The number of new cases attributable to NMSC increased from 1,951,299 (95% UI: 1,692,794, 2,237,075) in 1990 to 6,353,687 (95% UI: 5,805,441, 6,952,145) in 2019, and the number of deaths of NMSC increased from 23,222 (95% UI: 21,441, 24,436) to 56,054 (95% UI: 50,415, 59,792) between 1990 and 2019. The number of DALYs also exhibited a upward trend, which increase significantly from 561,854 (95% UI: 518,874, 599,141) in 1990 to 1,183,233 (95% UI: 1,085,365, 1,264,545) in 2019. The age-standardized incidence rate (ASIR) of NMSC increased from 54.08/100,000 (95% UI: 46.97, 62.08) in 1990 to 79.10/100,000 (95% UI: 72.29, 86.63) in 2019, with an EAPC of 1.78 (95% confidence interval (CI): 1.35, 2.21). The age-standardized mortality rate (ASMR) of NMSC increased significantly from 0.69/100,000 (95% UI: 0.63, 0.73) to 0.73/100,000 (95% UI: 0.65, 0.78) between 1990 and 2019, with an EAPC of 0.41 (95% CI: 0.34 to 0.49), and the age-standardized DALYs rate significantly increased from 14.44/100,000 (95% UI: 13.31, 15.42) to 14.67/100,000 (95% UI: 13.45, 15.67) during the same period, with an EAPC of 0.20 (95% CI: 0.10 to 0.30) (Supplementary Table 13).

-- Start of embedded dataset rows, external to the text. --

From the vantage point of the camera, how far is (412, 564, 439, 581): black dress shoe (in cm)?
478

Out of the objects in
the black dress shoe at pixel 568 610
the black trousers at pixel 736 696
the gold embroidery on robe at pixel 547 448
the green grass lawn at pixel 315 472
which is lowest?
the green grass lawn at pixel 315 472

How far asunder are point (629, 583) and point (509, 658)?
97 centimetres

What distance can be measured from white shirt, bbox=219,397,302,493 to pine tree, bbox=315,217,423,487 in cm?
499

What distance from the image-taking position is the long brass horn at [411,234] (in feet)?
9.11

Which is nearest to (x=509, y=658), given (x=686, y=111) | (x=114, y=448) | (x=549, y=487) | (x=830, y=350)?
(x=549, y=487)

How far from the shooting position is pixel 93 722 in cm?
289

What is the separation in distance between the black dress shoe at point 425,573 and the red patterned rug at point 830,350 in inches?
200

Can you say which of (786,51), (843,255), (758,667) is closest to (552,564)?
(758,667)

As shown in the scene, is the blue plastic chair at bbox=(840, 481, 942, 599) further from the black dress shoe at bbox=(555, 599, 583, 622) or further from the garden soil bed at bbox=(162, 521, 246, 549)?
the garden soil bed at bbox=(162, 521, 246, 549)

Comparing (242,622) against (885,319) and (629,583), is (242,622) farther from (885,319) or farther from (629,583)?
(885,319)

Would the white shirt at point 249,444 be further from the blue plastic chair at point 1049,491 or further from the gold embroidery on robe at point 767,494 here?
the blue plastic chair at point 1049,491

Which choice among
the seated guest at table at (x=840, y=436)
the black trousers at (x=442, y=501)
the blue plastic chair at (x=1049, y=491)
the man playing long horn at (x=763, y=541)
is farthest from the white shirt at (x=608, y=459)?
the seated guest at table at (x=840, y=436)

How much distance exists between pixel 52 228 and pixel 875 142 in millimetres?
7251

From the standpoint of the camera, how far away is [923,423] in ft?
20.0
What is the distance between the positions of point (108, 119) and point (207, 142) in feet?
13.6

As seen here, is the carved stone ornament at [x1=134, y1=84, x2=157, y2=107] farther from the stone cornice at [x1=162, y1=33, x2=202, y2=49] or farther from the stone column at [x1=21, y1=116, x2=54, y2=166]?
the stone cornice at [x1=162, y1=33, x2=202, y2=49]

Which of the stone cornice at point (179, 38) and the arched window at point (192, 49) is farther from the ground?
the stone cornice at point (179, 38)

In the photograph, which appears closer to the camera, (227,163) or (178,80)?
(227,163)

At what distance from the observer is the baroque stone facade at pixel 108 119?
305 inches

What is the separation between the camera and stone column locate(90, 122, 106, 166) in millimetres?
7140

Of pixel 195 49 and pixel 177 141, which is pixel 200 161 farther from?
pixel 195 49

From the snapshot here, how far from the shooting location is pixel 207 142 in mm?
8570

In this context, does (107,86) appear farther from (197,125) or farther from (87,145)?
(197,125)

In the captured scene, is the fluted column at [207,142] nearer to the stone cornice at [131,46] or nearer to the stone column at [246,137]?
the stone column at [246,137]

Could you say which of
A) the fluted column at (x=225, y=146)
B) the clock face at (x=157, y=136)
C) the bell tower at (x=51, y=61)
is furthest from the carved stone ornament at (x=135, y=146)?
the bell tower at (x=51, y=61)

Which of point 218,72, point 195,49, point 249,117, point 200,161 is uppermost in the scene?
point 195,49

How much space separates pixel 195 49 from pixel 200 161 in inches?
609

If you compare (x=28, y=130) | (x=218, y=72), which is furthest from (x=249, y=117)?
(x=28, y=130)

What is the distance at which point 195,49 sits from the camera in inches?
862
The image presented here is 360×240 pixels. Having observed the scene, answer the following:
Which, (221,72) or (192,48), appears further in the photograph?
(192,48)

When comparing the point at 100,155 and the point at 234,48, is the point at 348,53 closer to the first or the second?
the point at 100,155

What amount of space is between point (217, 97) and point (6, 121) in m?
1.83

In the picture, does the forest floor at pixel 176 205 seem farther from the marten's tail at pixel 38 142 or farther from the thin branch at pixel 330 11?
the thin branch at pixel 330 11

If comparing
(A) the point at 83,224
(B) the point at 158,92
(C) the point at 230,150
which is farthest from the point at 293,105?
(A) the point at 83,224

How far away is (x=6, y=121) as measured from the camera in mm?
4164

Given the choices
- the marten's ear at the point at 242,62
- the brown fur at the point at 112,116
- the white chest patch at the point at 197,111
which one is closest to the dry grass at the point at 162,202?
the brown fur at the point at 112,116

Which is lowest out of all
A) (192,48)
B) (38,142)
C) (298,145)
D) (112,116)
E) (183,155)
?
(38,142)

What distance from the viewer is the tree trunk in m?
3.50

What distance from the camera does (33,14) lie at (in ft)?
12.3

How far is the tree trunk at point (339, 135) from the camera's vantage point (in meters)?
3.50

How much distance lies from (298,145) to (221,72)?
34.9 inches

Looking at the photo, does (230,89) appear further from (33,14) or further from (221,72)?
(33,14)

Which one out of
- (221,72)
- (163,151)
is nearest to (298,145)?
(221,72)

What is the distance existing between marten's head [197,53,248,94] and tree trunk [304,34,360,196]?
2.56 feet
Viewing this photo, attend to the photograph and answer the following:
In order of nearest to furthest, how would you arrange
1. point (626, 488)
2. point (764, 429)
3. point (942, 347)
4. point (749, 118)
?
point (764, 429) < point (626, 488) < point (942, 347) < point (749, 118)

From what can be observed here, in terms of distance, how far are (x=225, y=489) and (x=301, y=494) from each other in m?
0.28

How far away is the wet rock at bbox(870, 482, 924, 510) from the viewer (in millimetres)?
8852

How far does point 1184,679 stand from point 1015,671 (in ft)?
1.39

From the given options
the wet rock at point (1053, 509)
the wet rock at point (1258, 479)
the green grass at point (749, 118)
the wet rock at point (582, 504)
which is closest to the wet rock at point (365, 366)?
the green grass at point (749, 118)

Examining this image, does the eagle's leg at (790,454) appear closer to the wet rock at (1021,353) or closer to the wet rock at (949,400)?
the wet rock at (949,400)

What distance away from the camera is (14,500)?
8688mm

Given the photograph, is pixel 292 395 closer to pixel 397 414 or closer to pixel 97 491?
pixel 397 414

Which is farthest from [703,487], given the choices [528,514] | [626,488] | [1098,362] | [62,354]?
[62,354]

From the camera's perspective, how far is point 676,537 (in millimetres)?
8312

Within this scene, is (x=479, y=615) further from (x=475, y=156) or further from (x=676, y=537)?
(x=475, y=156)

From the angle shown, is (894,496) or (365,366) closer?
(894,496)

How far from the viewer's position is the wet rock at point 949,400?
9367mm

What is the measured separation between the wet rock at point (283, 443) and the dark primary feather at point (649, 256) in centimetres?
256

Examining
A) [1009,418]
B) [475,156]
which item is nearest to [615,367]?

In subgroup analyses, the EAPC values of the age-standardized rates had significant differences between the genders from 1990 to 2019. The increase in disease burden was more significant for males than females (Supplementary Table 13). From 1990 to 2019, the number of new cases, deaths, and DALYs attributable to NMSC increased in all regions regardless of the level of SDI. The ASIR of NMSC also increased in the five SDI regions (high SDI, high-middle SDI, middle SDI, low-middle SDI, and low SDI). However, the ASMR decreased in the high-middle SDI region and remained stable in the high SDI region from 1990 to 2019. The age-standardized DALYs rate decreased in the high-middle SDI region. There were significant differences in NMSC-related disease burden between the etiologies. Over time, all disease burden indicators (the number of new cases, the ASIR, the number of deaths, the ASMR, the number of DALYs, and the age-standardized DALYs rate) of SCC showed an upward trend from 1990 to 2019. Furthermore, some of the disease burden indicators (the number of new cases, the ASIR, the number of DALYs, and the age-standardized DALYs rate) of BCC showed an upward trend (Supplementary Table 13). Regarding geographical GBD regions, the disease burden of NMSC varied significantly between GBD regions (Supplementary Table 13). The results of cluster analysis are shown in Supplementary Fig. 1. The regions which had significant growth in EAPC of AMIR from 1990 to 2019 were East Asia and High-income North America. The Caribbean and Southeast Asia were in the group of significantly decreased EAPC values. The EAPC of AMDR increased most in Central Asia and decreased most in Central Europe. As for the age-standardized DALYs rate, the region which had significant growth in EAPC of AMIR from 1990 to 2019 was Central Asia. Central Europe and High-income Asia Pacific were in the group of significantly decreased EAPC values.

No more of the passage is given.